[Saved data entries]
--- START ---

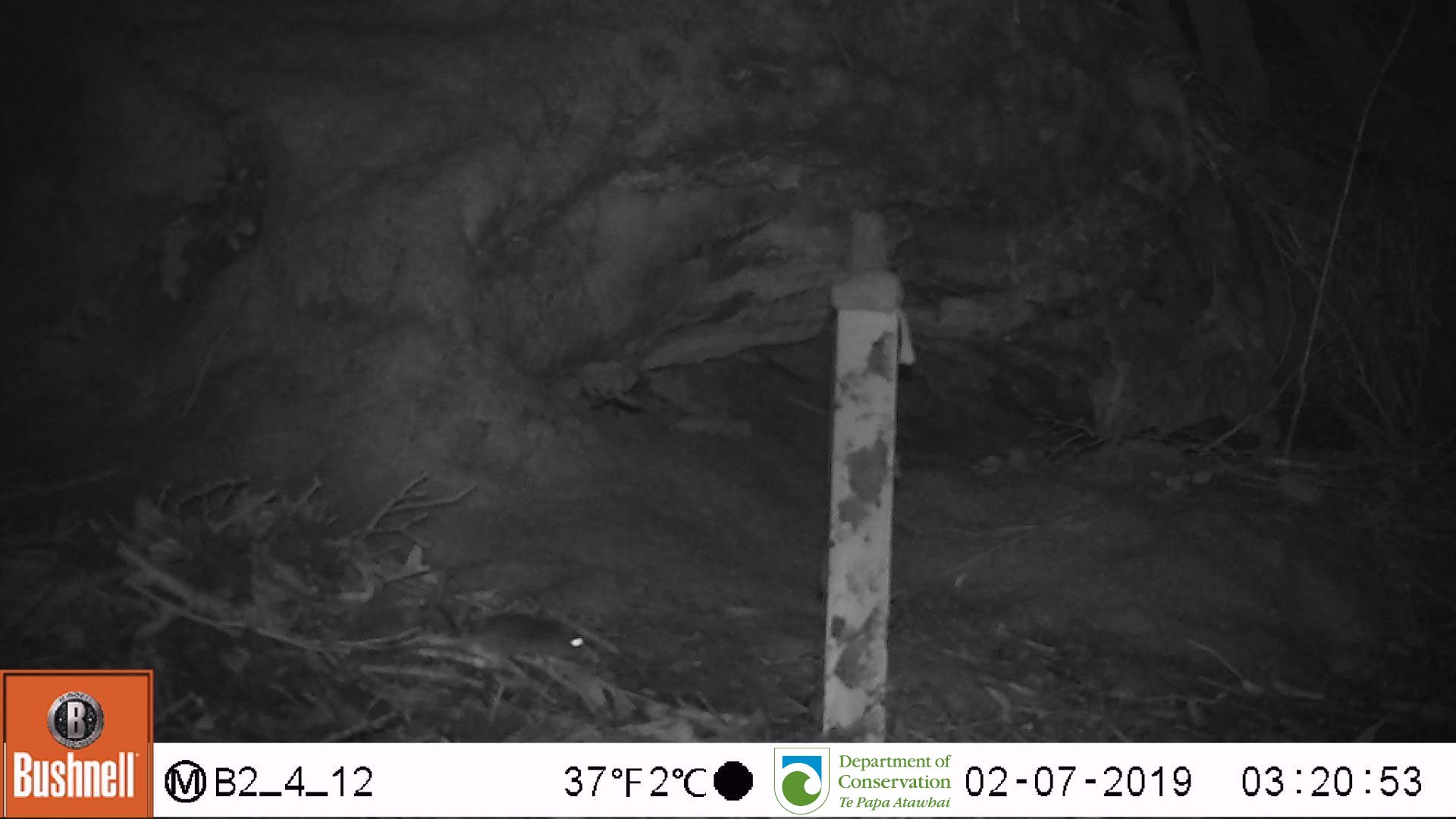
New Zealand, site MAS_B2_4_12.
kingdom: Animalia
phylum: Chordata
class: Mammalia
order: Rodentia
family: Muridae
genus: Mus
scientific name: Mus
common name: mouse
Mouse (Mus).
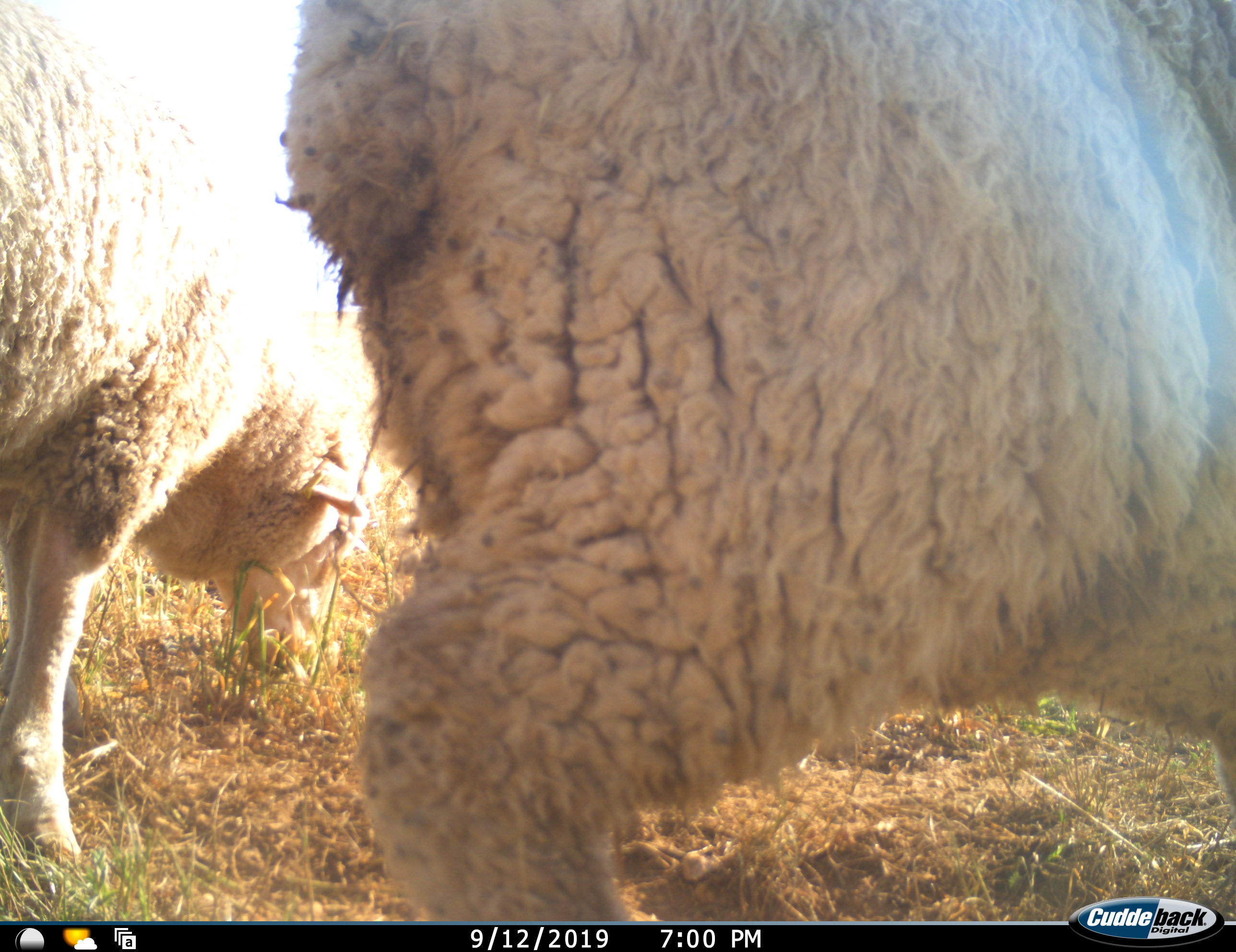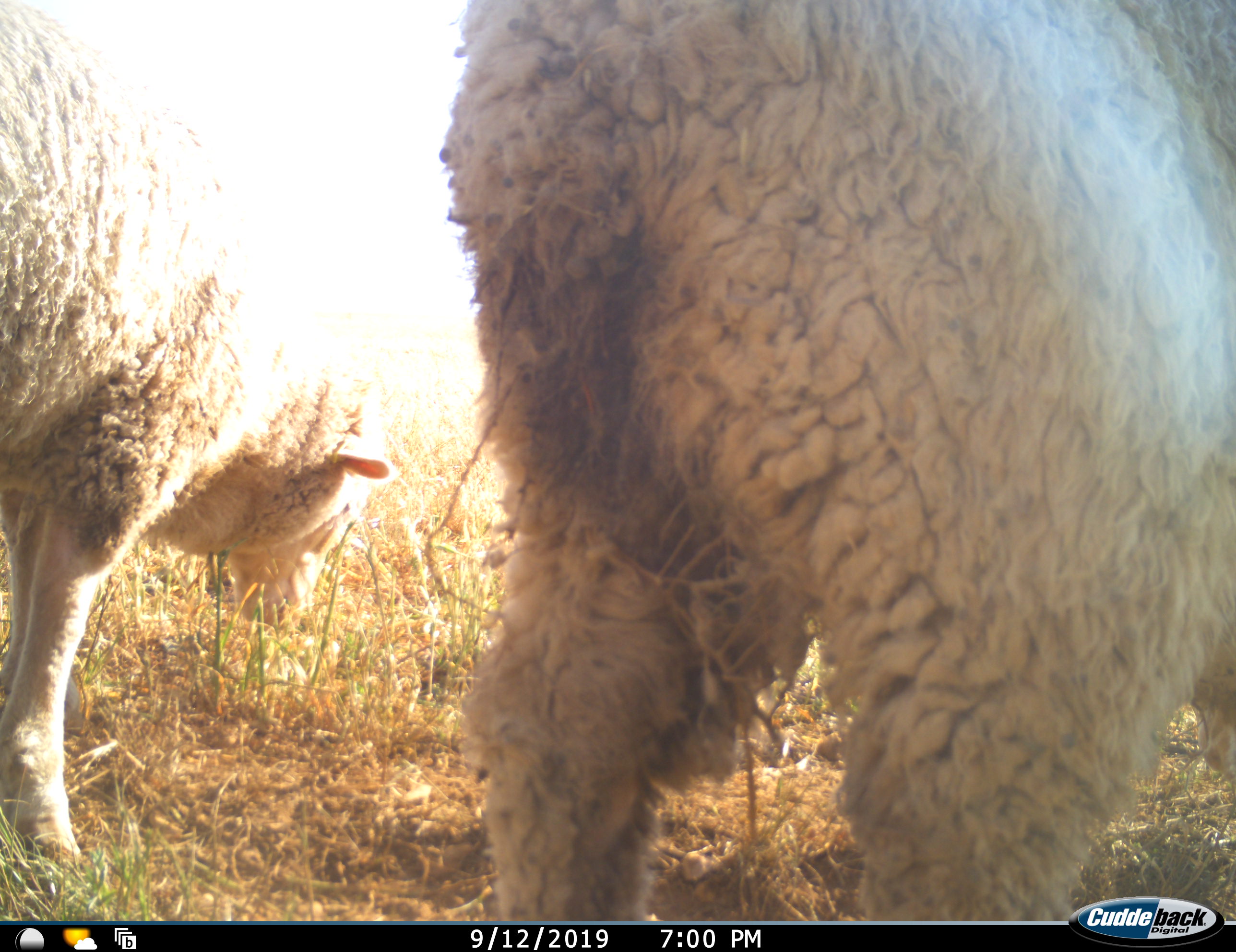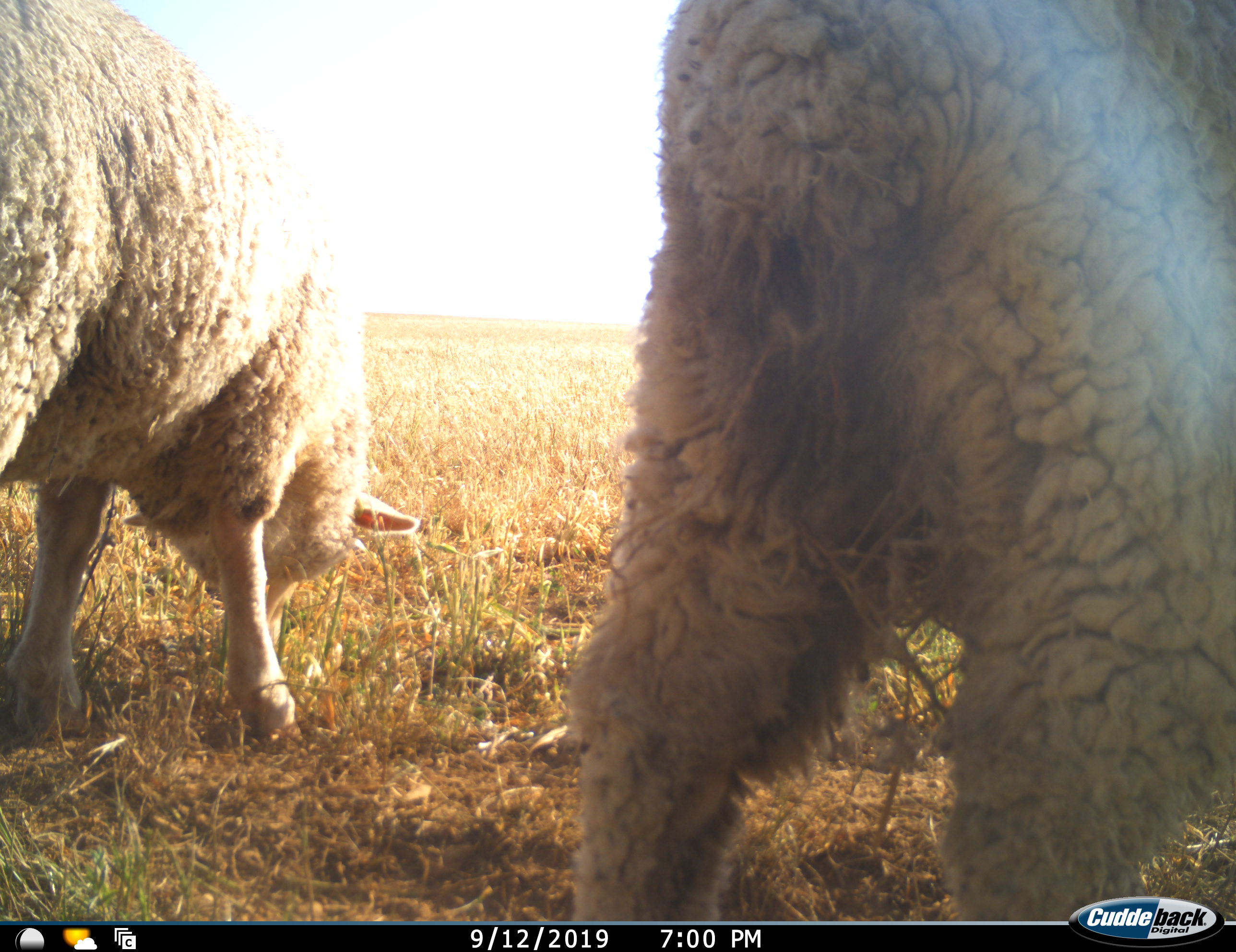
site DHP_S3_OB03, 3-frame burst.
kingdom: Animalia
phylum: Chordata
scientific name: Vertebrata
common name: domestic animal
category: domesticanimal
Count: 2.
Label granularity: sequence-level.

--- END ---

• Exercise brief: Please copy only the lines from the one with "scientific name: Vertebrata" through the final line of the records above, both ends included.

• Task output:
scientific name: Vertebrata
common name: domestic animal
category: domesticanimal
Count: 2.
Label granularity: sequence-level.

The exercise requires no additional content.